Querying the Reviews API

With a business unit ID in hand, hit the public reviews endpoint. This endpoint returns JSON without requiring authentication under normal traffic patterns:

API_BASE = "https://www.trustpilot.com/api/v1/business-units"

def fetch_reviews_page(
    business_unit_id: str,
    page: int = 1,
    stars: int = None,
    language: str = "en",
    proxy: str = None,
) -> dict:
    """
    Fetch one page of reviews from Trustpilot's public API.

    stars: Filter by star rating (1-5). None returns all stars.
    language: ISO 639-1 language code ("en", "de", "fr", etc.)
    """
    url = f"{API_BASE}/{business_unit_id}/reviews"
    params = {
        "page": page,
        "perPage": 20,  # Maximum allowed by API
        "language": language,
        "orderBy": "publishedDate",
        "order": "desc",
    }
    if stars is not None:
        params["stars"] = stars

    headers = {
        "User-Agent": "Mozilla/5.0 (Macintosh; Intel Mac OS X 10_15_7) AppleWebKit/537.36 (KHTML, like Gecko) Chrome/124.0.0.0 Safari/537.36",
        "Accept": "application/json",
        "Accept-Language": "en-US,en;q=0.9",
        "Referer": f"https://www.trustpilot.com/review/",
    }

    proxies = None
    if proxy:
        proxies = {"http://": proxy, "https://": proxy}

    for attempt in range(5):
        try:
            with httpx.Client(proxies=proxies, timeout=25) as client:
                resp = client.get(url, params=params, headers=headers)

            if resp.status_code == 200:
                return resp.json()

            if resp.status_code == 429:
                # Respect Retry-After header
                retry_after = int(resp.headers.get("Retry-After", 2 ** attempt))
                print(f"Rate limited on page {page}. Waiting {retry_after}s...")
                time.sleep(retry_after)
                continue

            if resp.status_code == 404:
                print(f"Business unit {business_unit_id} not found")
                return {}

            if resp.status_code == 403:
                print(f"403 on page {page} — IP may be blocked. Try a different proxy.")
                time.sleep(30)
                continue

            print(f"Unexpected status {resp.status_code} on page {page}")
            time.sleep(2 ** attempt)

        except httpx.ProxyError:
            print(f"Proxy error on attempt {attempt+1}")
            time.sleep(5)
        except httpx.TimeoutException:
            print(f"Timeout on page {page}, attempt {attempt+1}")
            time.sleep(10 * (attempt + 1))
        except Exception as e:
            print(f"Error on page {page}: {e}")
            if attempt == 4:
                break
            time.sleep(5)

    return {}

def parse_review(review: dict) -> dict:
    """Normalize a raw Trustpilot review object."""
    consumer = review.get("consumer", {})
    company_reply = review.get("companyReply")

**What to do:**
**a.** Print everything in the Trustpilot reviews excerpt from "With a business" down to "Trustpilot's public API.".
**b.** In the Trustpilot reviews excerpt, how many seconds does the function sleep after it gets a 403 status?
The listing after this excerpt has no role in what is asked here.

**Dataset extract:**
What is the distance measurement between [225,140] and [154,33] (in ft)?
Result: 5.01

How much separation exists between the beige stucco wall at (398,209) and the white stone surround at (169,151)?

**Answers for the tasks:**
**a.**
With a business unit ID in hand, hit the public reviews endpoint. This endpoint returns JSON without requiring authentication under normal traffic patterns:

API_BASE = "https://www.trustpilot.com/api/v1/business-units"

def fetch_reviews_page(
    business_unit_id: str,
    page: int = 1,
    stars: int = None,
    language: str = "en",
    proxy: str = None,
) -> dict:
    """
    Fetch one page of reviews from Trustpilot's public API.

**b.** 30 seconds.